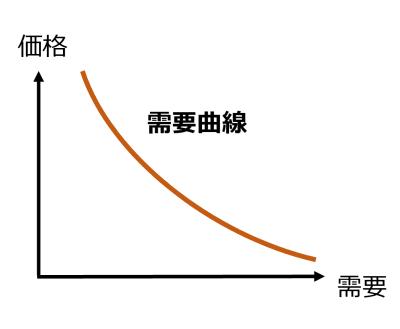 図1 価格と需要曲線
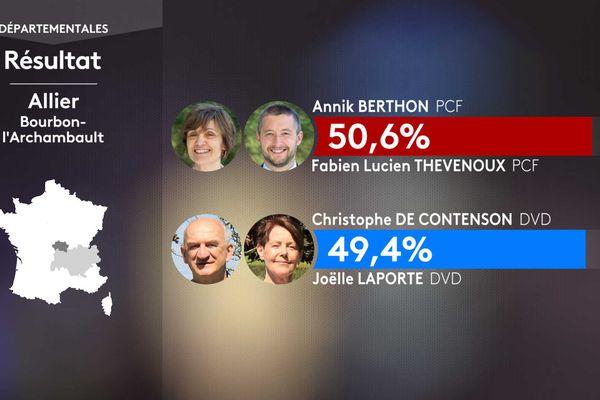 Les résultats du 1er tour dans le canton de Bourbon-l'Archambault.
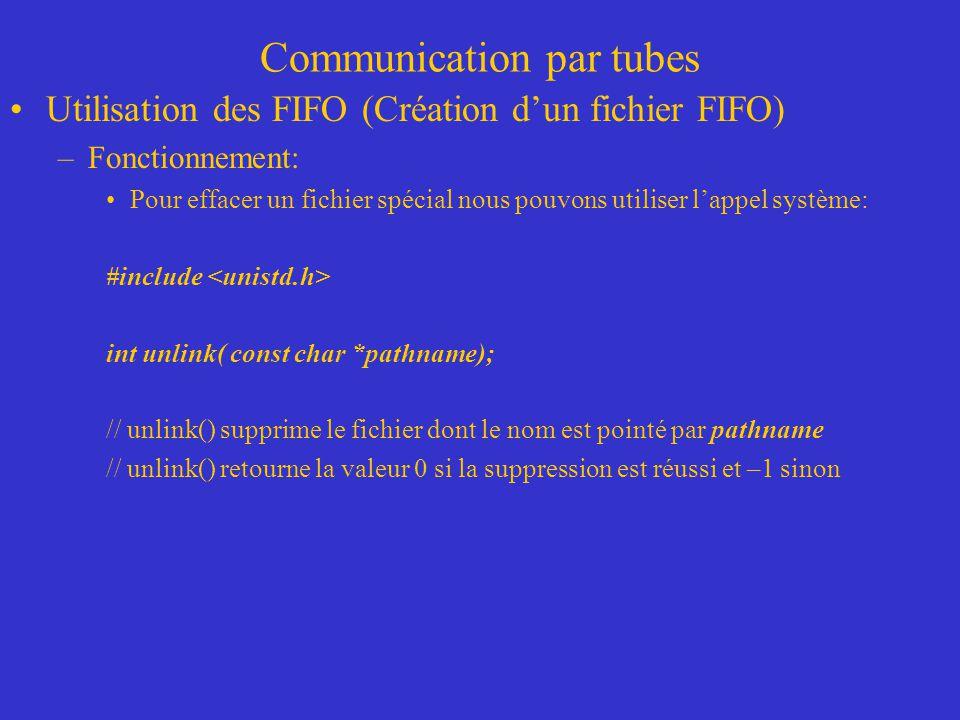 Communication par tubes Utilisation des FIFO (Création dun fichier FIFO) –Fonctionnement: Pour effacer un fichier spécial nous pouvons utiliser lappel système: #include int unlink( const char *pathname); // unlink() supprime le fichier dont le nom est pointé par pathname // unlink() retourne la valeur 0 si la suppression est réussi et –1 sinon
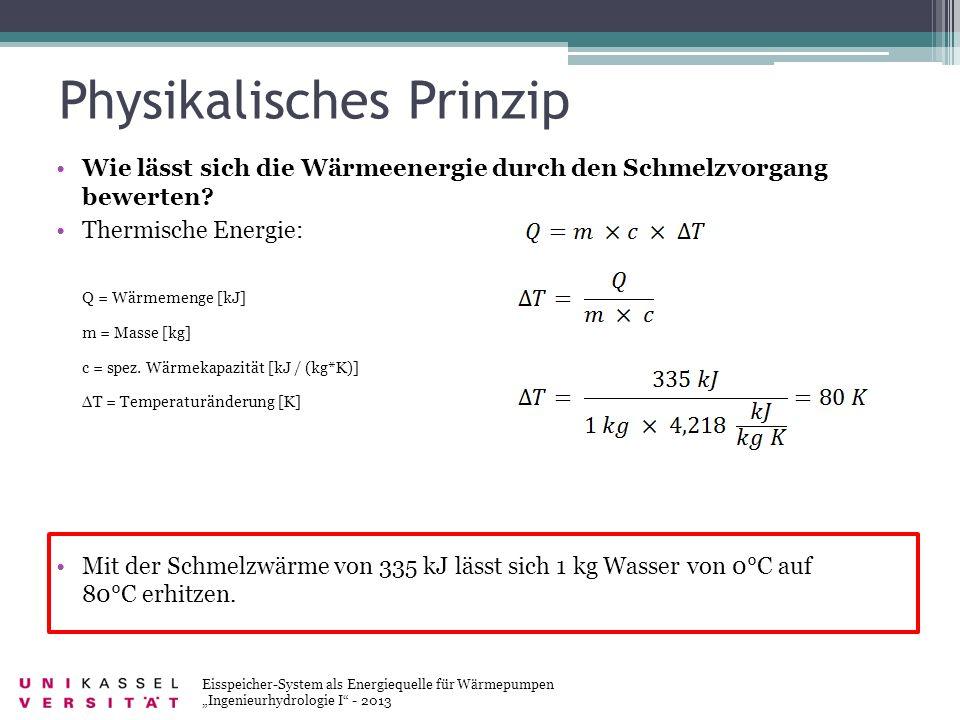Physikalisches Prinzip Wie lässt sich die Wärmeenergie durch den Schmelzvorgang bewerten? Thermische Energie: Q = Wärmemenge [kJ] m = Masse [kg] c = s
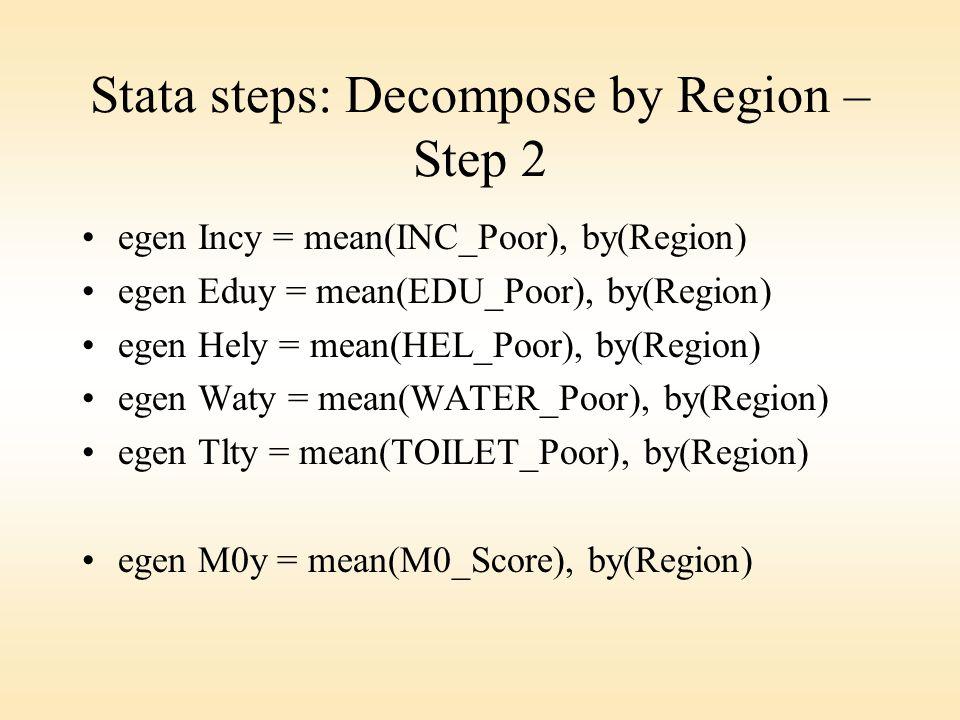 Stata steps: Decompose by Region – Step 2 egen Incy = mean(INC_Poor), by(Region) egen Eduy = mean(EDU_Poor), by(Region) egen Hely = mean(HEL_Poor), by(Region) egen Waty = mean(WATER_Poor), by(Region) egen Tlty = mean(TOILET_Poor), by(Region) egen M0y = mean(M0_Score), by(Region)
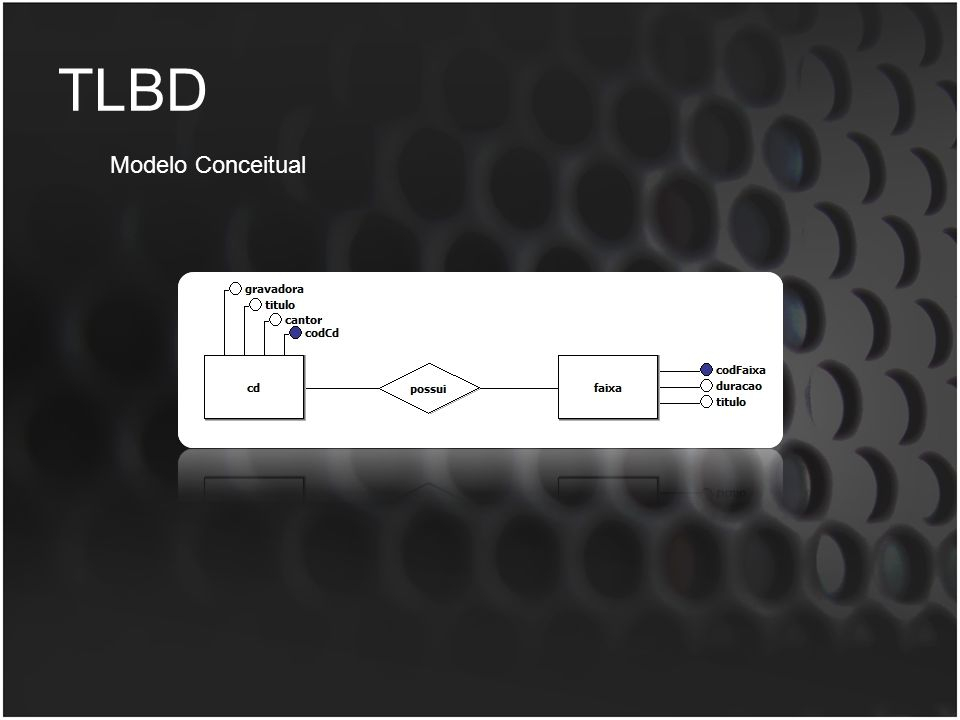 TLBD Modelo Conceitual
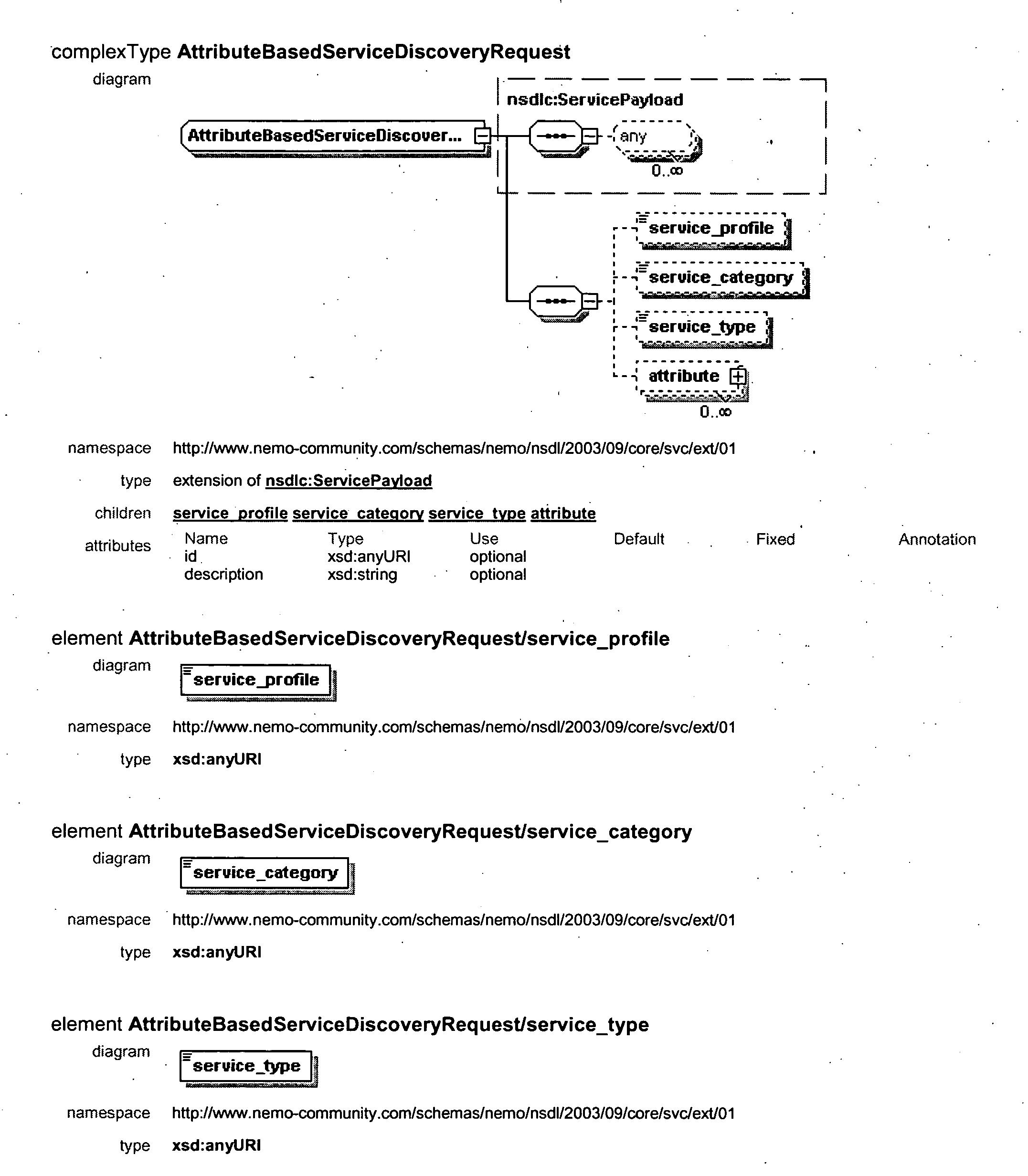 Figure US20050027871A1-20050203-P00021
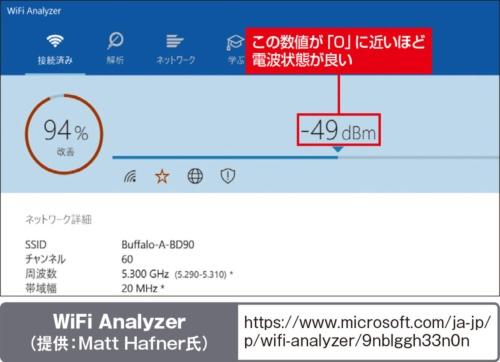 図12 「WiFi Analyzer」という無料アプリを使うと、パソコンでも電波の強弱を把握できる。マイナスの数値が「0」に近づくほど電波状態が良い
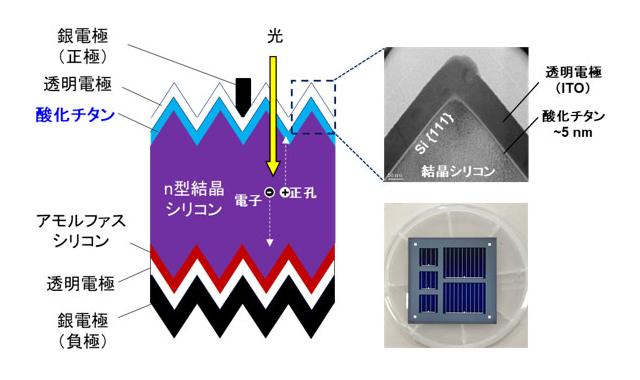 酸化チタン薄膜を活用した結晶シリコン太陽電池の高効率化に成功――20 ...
* * * * * * * * *
== Task instructions ==
None of the pictures belong in the copy; repeat all other material exactly.

== Finished task ==
 図1 価格と需要曲線
 Les résultats du 1er tour dans le canton de Bourbon-l'Archambault.
 Communication par tubes Utilisation des FIFO (Création dun fichier FIFO) –Fonctionnement: Pour effacer un fichier spécial nous pouvons utiliser lappel système: #include int unlink( const char *pathname); // unlink() supprime le fichier dont le nom est pointé par pathname // unlink() retourne la valeur 0 si la suppression est réussi et –1 sinon
Physikalisches Prinzip Wie lässt sich die Wärmeenergie durch den Schmelzvorgang bewerten? Thermische Energie: Q = Wärmemenge [kJ] m = Masse [kg] c = s
 Stata steps: Decompose by Region – Step 2 egen Incy = mean(INC_Poor), by(Region) egen Eduy = mean(EDU_Poor), by(Region) egen Hely = mean(HEL_Poor), by(Region) egen Waty = mean(WATER_Poor), by(Region) egen Tlty = mean(TOILET_Poor), by(Region) egen M0y = mean(M0_Score), by(Region)
 TLBD Modelo Conceitual
 Figure US20050027871A1-20050203-P00021
 図12 「WiFi Analyzer」という無料アプリを使うと、パソコンでも電波の強弱を把握できる。マイナスの数値が「0」に近づくほど電波状態が良い
 酸化チタン薄膜を活用した結晶シリコン太陽電池の高効率化に成功――20 ...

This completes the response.